**Document:**
— START —

After months of deliberation and consultation, a South Wairarapa District Council [SWDC] committee agreed on starting to progress a remedial plan for the ruined section of Hinakura Rd near Martinborough last week.

The road suffered a catastrophic slip in June last year, after months of progressive decline. Since the slump, the road has been impassable, with an alternate route for residents currently provided over private farmland.

The SWDC Infrastructure and Community Services Committee meeting last Thursday recommended to the council that it advances a higher risk but lower cost repair option [than that previously preferred] to the risk assessment and preliminary engineering design and plan stage, along with a more sophisticated estimate of costs.

After the meeting, residents expressed relief a decision had been reached.

“No trucks, no business. If we don’t have a road, and we don’t have business, the community is lost,” noted one resident, adding other routes in over Admiral Hill were also failing.

“We are going to lose access. It’s terrifying. We need a solution. At the moment, we are just relying on the goodwill and generosity of our neighbours.”

— END —

**What the exercise asks:** Extend the Hinakura Rd article, picking up after its final sentence.

**Spatial question rows:**
— START —

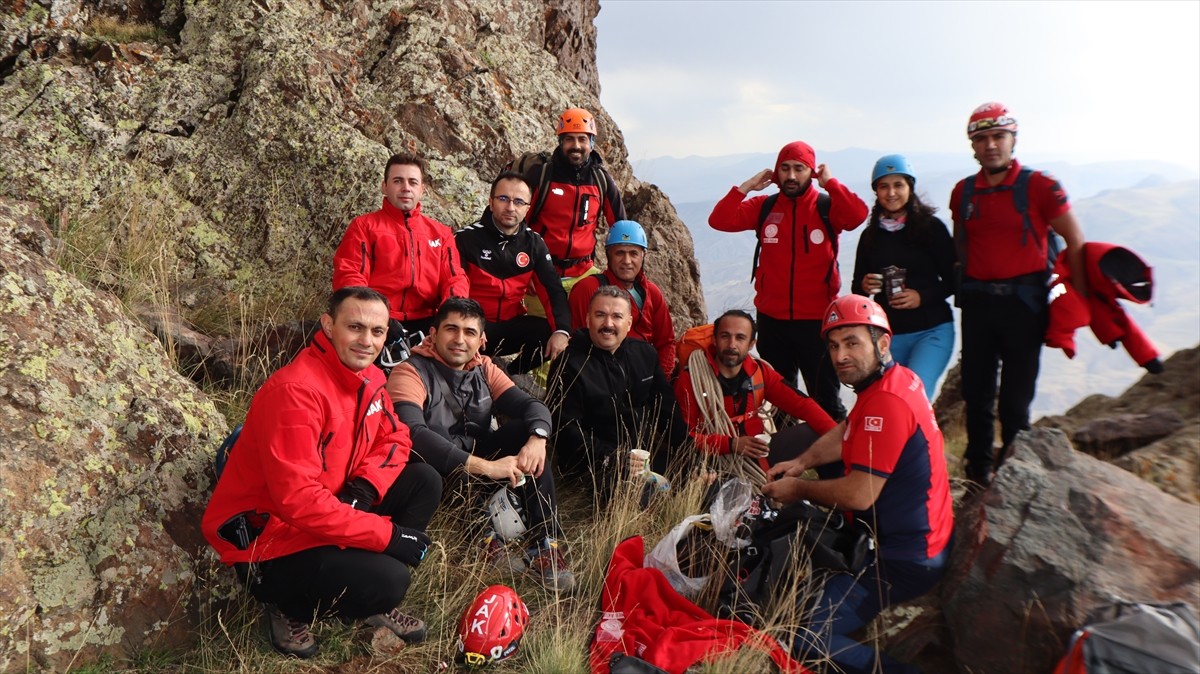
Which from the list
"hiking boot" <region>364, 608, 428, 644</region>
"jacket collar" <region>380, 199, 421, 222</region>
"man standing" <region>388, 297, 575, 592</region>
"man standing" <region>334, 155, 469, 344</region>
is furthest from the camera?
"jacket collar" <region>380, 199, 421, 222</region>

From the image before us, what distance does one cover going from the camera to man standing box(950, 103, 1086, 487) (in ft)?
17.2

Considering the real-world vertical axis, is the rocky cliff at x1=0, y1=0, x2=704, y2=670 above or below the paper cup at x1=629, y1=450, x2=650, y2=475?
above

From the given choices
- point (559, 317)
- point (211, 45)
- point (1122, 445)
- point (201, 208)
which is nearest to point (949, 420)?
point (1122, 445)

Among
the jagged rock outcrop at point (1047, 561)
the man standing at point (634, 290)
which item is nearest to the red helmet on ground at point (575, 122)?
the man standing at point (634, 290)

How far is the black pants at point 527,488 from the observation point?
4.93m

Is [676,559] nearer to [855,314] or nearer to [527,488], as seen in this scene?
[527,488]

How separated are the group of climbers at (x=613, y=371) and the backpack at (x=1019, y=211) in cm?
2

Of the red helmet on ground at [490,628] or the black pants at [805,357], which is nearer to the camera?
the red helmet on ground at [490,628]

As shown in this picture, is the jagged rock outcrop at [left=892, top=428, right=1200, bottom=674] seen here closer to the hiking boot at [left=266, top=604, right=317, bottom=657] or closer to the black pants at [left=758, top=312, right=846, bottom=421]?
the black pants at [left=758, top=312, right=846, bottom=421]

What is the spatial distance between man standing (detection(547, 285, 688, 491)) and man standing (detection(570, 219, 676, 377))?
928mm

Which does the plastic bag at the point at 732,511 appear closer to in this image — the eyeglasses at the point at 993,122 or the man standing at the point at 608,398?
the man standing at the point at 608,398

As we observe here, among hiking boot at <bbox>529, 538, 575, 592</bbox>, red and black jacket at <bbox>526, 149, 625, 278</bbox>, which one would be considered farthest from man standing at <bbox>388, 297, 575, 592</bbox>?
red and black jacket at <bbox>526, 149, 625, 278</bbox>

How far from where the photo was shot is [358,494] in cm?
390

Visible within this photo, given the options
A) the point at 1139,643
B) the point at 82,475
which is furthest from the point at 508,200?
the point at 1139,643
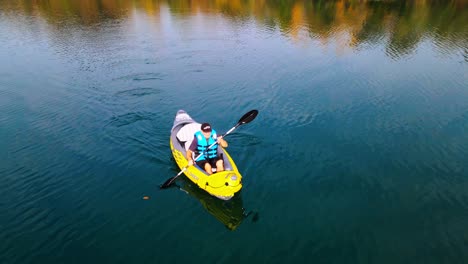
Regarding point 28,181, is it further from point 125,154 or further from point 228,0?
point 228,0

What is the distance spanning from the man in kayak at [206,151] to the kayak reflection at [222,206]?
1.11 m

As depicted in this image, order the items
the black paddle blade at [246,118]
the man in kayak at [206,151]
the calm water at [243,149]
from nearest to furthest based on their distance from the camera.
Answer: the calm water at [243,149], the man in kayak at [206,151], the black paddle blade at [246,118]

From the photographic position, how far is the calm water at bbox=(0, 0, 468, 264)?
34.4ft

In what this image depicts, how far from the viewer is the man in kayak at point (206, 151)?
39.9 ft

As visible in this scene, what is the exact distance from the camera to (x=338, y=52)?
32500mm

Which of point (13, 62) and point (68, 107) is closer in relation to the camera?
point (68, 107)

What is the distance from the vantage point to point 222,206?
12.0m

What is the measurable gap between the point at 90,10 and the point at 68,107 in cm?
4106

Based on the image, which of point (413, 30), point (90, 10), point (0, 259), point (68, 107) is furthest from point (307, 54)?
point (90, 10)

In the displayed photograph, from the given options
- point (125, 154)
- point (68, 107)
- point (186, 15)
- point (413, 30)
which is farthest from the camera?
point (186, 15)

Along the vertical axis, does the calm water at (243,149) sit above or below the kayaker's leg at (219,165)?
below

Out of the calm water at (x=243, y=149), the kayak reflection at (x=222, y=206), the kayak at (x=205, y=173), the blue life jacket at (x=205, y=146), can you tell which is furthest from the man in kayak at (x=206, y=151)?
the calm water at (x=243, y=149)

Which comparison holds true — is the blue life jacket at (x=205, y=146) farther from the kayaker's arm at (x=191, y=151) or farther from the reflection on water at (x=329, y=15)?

— END —

**Answer:**
The recommended option involves alignment of the reconstructed road through the landslide.

A report from WSP – an engineering firm advising on the road – said this option means constructing a road through the slip, ‘closely imitating what was existing on Hinekura Rd’.

“This option has the shortest alignment length compared to
all options,” the report said.

Thursday’s decision followed notification from Waka Kotahi that it would not fund the preferred, more expensive option of a new route above the slip that was estimated to cost about $14m, because the roading agency did not believe the road offered value for money from a road transport perspective.

Although SWDC could still pursue the preferred option, it would have to be funded by ratepayers to the tune of about $11 million, which could rise over time.

In robust debate, councillors present accepted the recommendation has a higher risk of failure than the option previously preferred. However, they expect a more detailed engineering risk assessment in the early design stages of the project will enable them to consider additional relevant facts at that stage.

The cost of the now-recommended option was previously estimated at about $1 million. The WSP report had given an initial indicative cost range of between $0.7 million and $1.2 million, a SWDC spokesperson said. This estimated cost will need engineered and consented plans before it can be firmed up.

The spokesperson said the costs have three components: Building the new road, repairing feeder roads, and ongoing monitoring and maintenance – and are subject to change.

SWDC general manager of partnerships and operations, Stefan Corbett, welcomed the decision.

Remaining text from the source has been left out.